Сашка, нежная душа, поэт и непроходимый лодырь, жмет ногой на педаль. Машина громыхает и позванивает. Пахнет типографской краской и керосином, которым моют шрифты, и слегка прокисшим клейстером. Этот запах всех старых типографий сразу же, с первого дня нашего пребывания здесь, утвердился прочно и устойчиво.
Андрей Авдеич колдует над первой полосой, верстка идет к концу, вот сейчас Зинка закончит набирать мою статью — и полоса готова.
Зинка стоит у реала в синем халате и красной косынке, ее полная круглая рука, как розовая птица, летает над кассой, выклевывая из клеточек гартовые столбики литер. Неуловимые движения пальцев, постукивание литер о верстатку — вот строчка и заполнена. Короткий щелчок — это Зинка переставила линейку — и снова розовая птица продолжает свой неуловимый полет. Красиво работает.
— Добиваю твой «форпост!» — Она подмигнула мне желтым глазом. Золотой чуб тяжело свалился на лицо. Она засмеялась и каким-то задорным и в то же время нежным движением головы возвратила его на место.
А Андрей Авдеич тоже подмигнул из-под длинных бровей:
— Кончаем. Гляди на часы: за сто двадцать минут до срока.
Старый газетный наборщик — и радости у него газетные, и печали.
Я взмахнул блокнотом:
— Отставить «Форпост». Пойдет «Подлая вылазка».

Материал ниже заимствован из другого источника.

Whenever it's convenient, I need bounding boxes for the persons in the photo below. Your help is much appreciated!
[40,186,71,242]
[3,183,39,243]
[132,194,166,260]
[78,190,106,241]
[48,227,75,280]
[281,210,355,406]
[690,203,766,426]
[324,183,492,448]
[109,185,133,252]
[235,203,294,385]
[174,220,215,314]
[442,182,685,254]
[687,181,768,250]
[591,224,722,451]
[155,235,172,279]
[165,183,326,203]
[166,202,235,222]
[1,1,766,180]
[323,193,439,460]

— О! Потапа принесло… — догадался Андрей Авдеич.
Зинка захохотала.
— Точи, Авдеич, шило! — проговорила она, не отрываясь от работы.
Шило. Это она намекает на бесконечные поправки и переделки, которые обожает Потап. При помощи шила наборщик вынимает из готового набора буквы, строки и целые абзацы, когда требуется их замена. А наш редактор искренне считает переделки и поправки вернейшим проявлением бдительности и принципиальности. До поры до времени я тоже так считал, хотя очень часто не мог уловить смысла его поправок. Да он и сам-то, по-моему, не всегда их улавливает. А когда я его спрашивал, он задумчиво бормотал:
— Так лучше. Почему? А подумай. Политический нюанс!
Так он говорил мне, и я начинал подумывать о своей политической отсталости. Вначале, конечно, потом-то мы его раскусили, нашего начальника.
Первой взбунтовалась Зинка, заявив, что все эти переделки и перестановки не что иное, как «перенесение порток на новый гвоздок». А мы решили, что это она по глупости — Зинка, что с нее…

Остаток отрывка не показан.